I’m going out on a limb, and saying, that pretty well any guy would be fine with it. For that matter, so would most of us girls. Chilli is comfort food. It is fun, casual, and meant to be enjoyed with friends and family. There’s something so reassuring about a pot of chilli simmering away on the stove. It conjures up images of flannel shirts, tailgating, fireplaces, cornbread, chunky crockery bowls or mugs. It can be blizzard-ing outside, but if you have your hands wrapped around a bowl of chilli, all is good.
There are as many versions of chilli, as there are cows in Texas. Some swear by adding beans. Texans refuse to add the bean. Some recipes are made with ground meat, others use cut up chuck or other stewy cut of beef. You can have veggie chilli, white chilli, even soupy chilli.
This recipe is from Sunday Suppers by Karen Mordechai. We’re using this book all of November. And November is almost finished. I still have so many recipes to try!! Aaaggh! But this one just made me smile. There are recipes for every season and occasion. Naturally I was focussing on the dishes for the cooler months. Funny enough, it really hasn’t been that cold here in Toronto yet. So it almost felt funny to cook this up when I did. It’s not like the day cried out for chilli. But we were happy that I made the choice!
It came together easily, and simmered away on the stove, sending a lovely aroma wafting from the kitchen into the living room. I decided to bake up the cornbread recipe that is also in the book. Don’t you just love cornbread!? It’s one of my weaknesses. I love it fluffy and slightly crumbly (but not too dry) sweet, with a kick of heat lingering on the tongue. This bread came together and baked up just fine. The flavours weren’t as pronounced as I would like, and even Jim said that my old recipe is better. So there you are, no matter the book, there are bound to be some recipes that won’t set off fireworks. Not that this cornbread was bad- just not what we’re accustomed to. I was flattered to hear that Jim likes my original recipe better! So I’ll have to share it one day 🙂
But the chilli is a true keeper. In fact, depending on how much you make, it easily freezes for a second meal. I decided to forgo the bean addition this time around. I add beans to chilli regularly, so it’s not that I have an issue with them. I just figured, that if it’s called Texas style, then I would honour the name and omit the beans like all true Texans do! It turned into a most tender, flavourful and punchy beef stew. The flavour base is made from a dried guajillo chili pepper, and chipotles in adobo sauce. They soak together in water and then get whizzed up to create a wonderful, smokey, intense sauce.
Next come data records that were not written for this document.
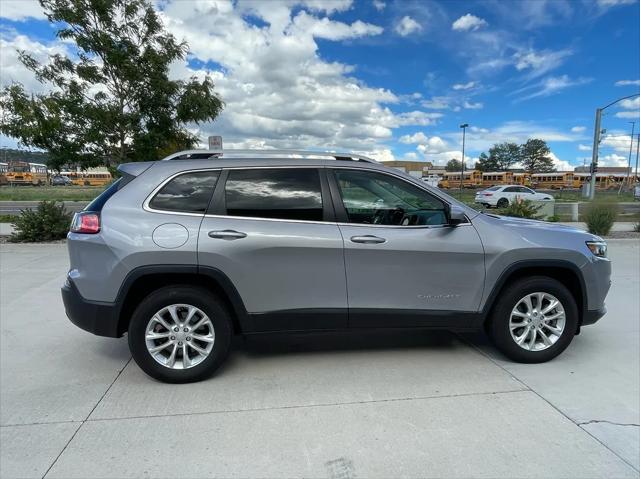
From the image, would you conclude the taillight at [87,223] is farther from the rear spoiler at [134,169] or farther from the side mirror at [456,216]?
the side mirror at [456,216]

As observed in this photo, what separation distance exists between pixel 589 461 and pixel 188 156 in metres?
3.59

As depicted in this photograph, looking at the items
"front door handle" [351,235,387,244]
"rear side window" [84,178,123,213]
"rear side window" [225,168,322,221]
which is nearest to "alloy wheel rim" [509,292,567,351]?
"front door handle" [351,235,387,244]

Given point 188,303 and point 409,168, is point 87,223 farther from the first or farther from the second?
point 409,168

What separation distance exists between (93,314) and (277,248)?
1507mm

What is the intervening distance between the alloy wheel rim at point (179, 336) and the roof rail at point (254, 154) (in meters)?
1.28

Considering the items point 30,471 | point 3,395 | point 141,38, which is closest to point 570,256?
point 30,471

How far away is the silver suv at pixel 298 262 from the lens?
3.34 metres

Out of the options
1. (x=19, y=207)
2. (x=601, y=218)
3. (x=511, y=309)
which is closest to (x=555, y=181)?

This was just amazing- my favourite part of the recipe. And probably one that I will adopt to all my chilli recipes going forward. A large can of roasted tomatoes was added, and instead of the full amount of tomato sauce called for, I replaced half with beef stock- I love how the stock brings the meat back to the focus.
Enjoy this pot of chilli, get some crusty bread for dipping (or some cornbread- the kind that you like!) and get comfy in front of the tv for a good movie. This will keep you warm. Like a sherpa blanket, but without the fuzz in you mouth.
CHILLI, TEXAS STYLE
- 3 dried ancho , or guajillo chilis, seeds removed
- 2 tbsp chipotles in adobo sauce (about 1/3 of a 7 oz can) chopped, don't get rid of any of the sauce, use it!
- Boiling water
- 1 1/2 lbs of beef chuck , cubed
- kosher salt and cracked pepper
- 1 tbsp canola oil
- 1 large onion , diced
- 6 cloves of garlic , minced
- 1 tbsp dried oregano
- 1 tsp ground cumin
- 1 tsp ground coriander
- 1 32 oz can chopped tomatoes (I used Muir Glen fire-roasted tomatoes- for the added oomph of flavour they would bring!)
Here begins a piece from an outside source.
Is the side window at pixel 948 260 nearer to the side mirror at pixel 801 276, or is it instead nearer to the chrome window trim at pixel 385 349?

- 1 16 oz can tomato sauce (I only used a small jar, and added beef stock to make up the difference)
- 1 tbsp sugar
- 1 16 oz can cranberry beans , rinsed and drained (I left these out, with no complaints. But this would be just as good if you want to use the beans!)
Place the ancho chiles and the chipotles (and accompanying sauce) in a blender and add enough boiling water to cover them completely. Allow them to soften in the water for 15 minutes. Then puree till smooth.
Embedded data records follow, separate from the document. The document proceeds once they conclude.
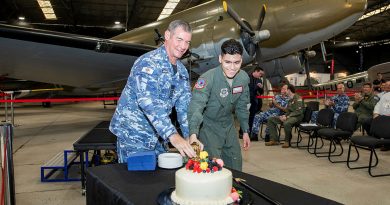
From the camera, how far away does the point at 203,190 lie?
1.13 meters

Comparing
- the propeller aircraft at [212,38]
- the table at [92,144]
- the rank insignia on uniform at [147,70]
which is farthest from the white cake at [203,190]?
the propeller aircraft at [212,38]

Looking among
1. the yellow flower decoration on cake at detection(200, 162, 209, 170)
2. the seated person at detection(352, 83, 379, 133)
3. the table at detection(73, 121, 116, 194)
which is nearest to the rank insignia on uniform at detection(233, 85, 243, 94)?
the yellow flower decoration on cake at detection(200, 162, 209, 170)

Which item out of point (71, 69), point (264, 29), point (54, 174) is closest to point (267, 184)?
point (54, 174)

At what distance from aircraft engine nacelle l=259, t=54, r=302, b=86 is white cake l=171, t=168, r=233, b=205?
9377mm

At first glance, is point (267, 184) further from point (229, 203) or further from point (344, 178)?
point (344, 178)

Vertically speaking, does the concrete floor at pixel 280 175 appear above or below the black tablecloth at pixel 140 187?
below

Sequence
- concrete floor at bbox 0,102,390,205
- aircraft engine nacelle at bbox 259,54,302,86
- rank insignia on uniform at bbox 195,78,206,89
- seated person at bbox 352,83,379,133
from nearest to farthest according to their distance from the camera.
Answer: rank insignia on uniform at bbox 195,78,206,89 → concrete floor at bbox 0,102,390,205 → seated person at bbox 352,83,379,133 → aircraft engine nacelle at bbox 259,54,302,86

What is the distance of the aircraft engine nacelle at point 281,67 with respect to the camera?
10.2 m

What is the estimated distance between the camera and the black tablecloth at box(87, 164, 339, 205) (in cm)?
122

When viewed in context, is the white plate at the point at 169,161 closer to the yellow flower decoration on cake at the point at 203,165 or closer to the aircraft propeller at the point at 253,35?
the yellow flower decoration on cake at the point at 203,165

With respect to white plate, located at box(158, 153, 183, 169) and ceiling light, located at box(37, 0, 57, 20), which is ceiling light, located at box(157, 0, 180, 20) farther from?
white plate, located at box(158, 153, 183, 169)

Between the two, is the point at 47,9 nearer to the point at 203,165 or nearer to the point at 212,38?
the point at 212,38

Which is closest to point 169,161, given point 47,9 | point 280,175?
point 280,175

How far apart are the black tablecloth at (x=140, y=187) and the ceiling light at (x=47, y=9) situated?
1894 cm
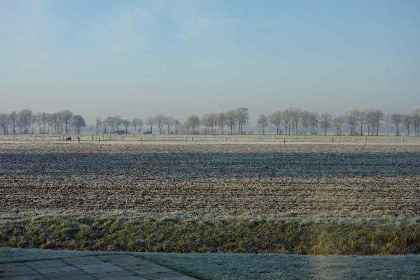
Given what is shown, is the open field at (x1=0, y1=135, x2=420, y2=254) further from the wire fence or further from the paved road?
the wire fence

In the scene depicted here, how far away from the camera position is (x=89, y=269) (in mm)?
7648

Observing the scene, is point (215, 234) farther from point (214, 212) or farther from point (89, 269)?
point (89, 269)

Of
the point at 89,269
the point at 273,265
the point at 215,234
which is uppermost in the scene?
the point at 89,269

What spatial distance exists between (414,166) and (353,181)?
12.2 meters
Pat the meat dry. Season the meat with salt and pepper.
In a large pot or dutch oven, heat the canola oil over medium high heat. Add the meat and sear until browned, 3-5 minutes.
Add the onion and garlic to the pot and sauté over medium low heat until tender, about 5 minutes.
Add the oregano, cumin and coriander and sauté for an additional minute.
Stir in the tomatoes, tomato sauce, beef stock (if using) and chili puree, and sugar.
Simmer the chilli, partially covered, over medium heat for 3-4 hours, until the meat is fork tender. Add the beans (if using) and simmer for an additional 20 minutes.
Feel free to re-season as you'd like, depending on your heat tolerance. You can always add some chilli powder or even a touch of cayenne pepper. But don't go nuts, there is a roundness to this recipe that will be lost if you take it too far to the hot side!